--- TEXT EXCERPT Enclosed Below ---

For those tiers we use a small pattern: a stable Elastic IP (EIP), the address we publish in DNS and the stand-in for a floating IP on a traditional network; Keepalived running Virtual Router Redundancy Protocol (VRRP) between peers; and the EC2 API, mainly AssignPrivateIpAddresses and AssociateAddress, to move that EIP when mastership changes. We wire this with Ansible and the AWS Cloud Development Kit (CDK) in our infrastructure repo.

The problem in AWS terms

I grew up with patterns where a “floating IP” moves at layer 2 (L2) with gratuitous Address Resolution Protocol (ARP). Amazon Virtual Private Cloud (VPC) doesn’t work like your favorite rack fabric: public routing for Elastic IPs is enforced by AWS’s control plane, tied to a specific Elastic Network Interface (ENI) and private address on an instance.

So we split responsibilities deliberately:

Between our servers, we use Keepalived / VRRP, almost always unicast, to decide which node is primary.

--- End of Enclosed TEXT EXCERPT ---

» **ACTIVITY 1**: Transcribe the stretch of the Elastic IP excerpt from "I grew up with" through "node is primary.".
» **ACTIVITY 2**: According to the Elastic IP excerpt, which EC2 API calls are mainly used to move the EIP when mastership changes?
» **ACTIVITY 3**: Resume the Elastic IP excerpt after its last sentence.
The lines that come next are separate material, unrelated to the Elastic IP excerpt.

--- RECORDED DATA Enclosed Below ---

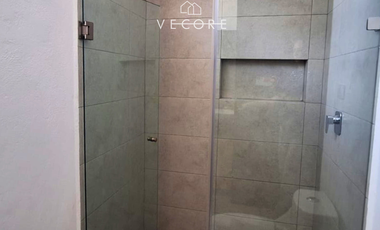 CASA EN RENTA, ARBORE RESIDENCIAL, BOSQUES DE SANTA ANITA, TLAJOMULCO DE ZUÑIGA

--- End of Enclosed RECORDED DATA ---

» **TASK ANSWER 1**:
I grew up with patterns where a “floating IP” moves at layer 2 (L2) with gratuitous Address Resolution Protocol (ARP). Amazon Virtual Private Cloud (VPC) doesn’t work like your favorite rack fabric: public routing for Elastic IPs is enforced by AWS’s control plane, tied to a specific Elastic Network Interface (ENI) and private address on an instance.

So we split responsibilities deliberately:

Between our servers, we use Keepalived / VRRP, almost always unicast, to decide which node is primary.

» **TASK ANSWER 2**: AssignPrivateIpAddresses and AssociateAddress.

» **TASK ANSWER 3**:
Against AWS, we run a script on notify_master that calls the command-line interface (CLI) or API so the EIP actually attaches to the winner.

If we did only VRRP virtual-address tricks without AssociateAddress, we would not fix customer-visible public routing for that EIP. If we did only API moves without Keepalived, we’d lack a clean distributed agreement story on the pair. We need both layers.

Architecture at a glance

                    Elastic IP (stable in DNS)
                              │
                              ▼
              ┌───────────────────────────────┐
              │  EC2: EIP associated here     │
              │  (AssociateAddress, etc.)     │
              └───────────────────────────────┘
                              │
                  Our LB tier (e.g. HAProxy / nginx)
                              │
                           backends

On both nodes we run Keepalived with unicast peers, priorities, and a vrrp_script that reflects whether our LB process is actually alive (systemctl, curl to localhost, or whatever probe matches reality). When a node becomes MASTER, notify_master runs our failover shell script: ensure a secondary private IP, then associate the allocation.

Implementation sketch

Kernel: we often enable ip_forward / ip_nonlocal_bind where our HAProxy or nginx layout needs it. We validate per role, not globally.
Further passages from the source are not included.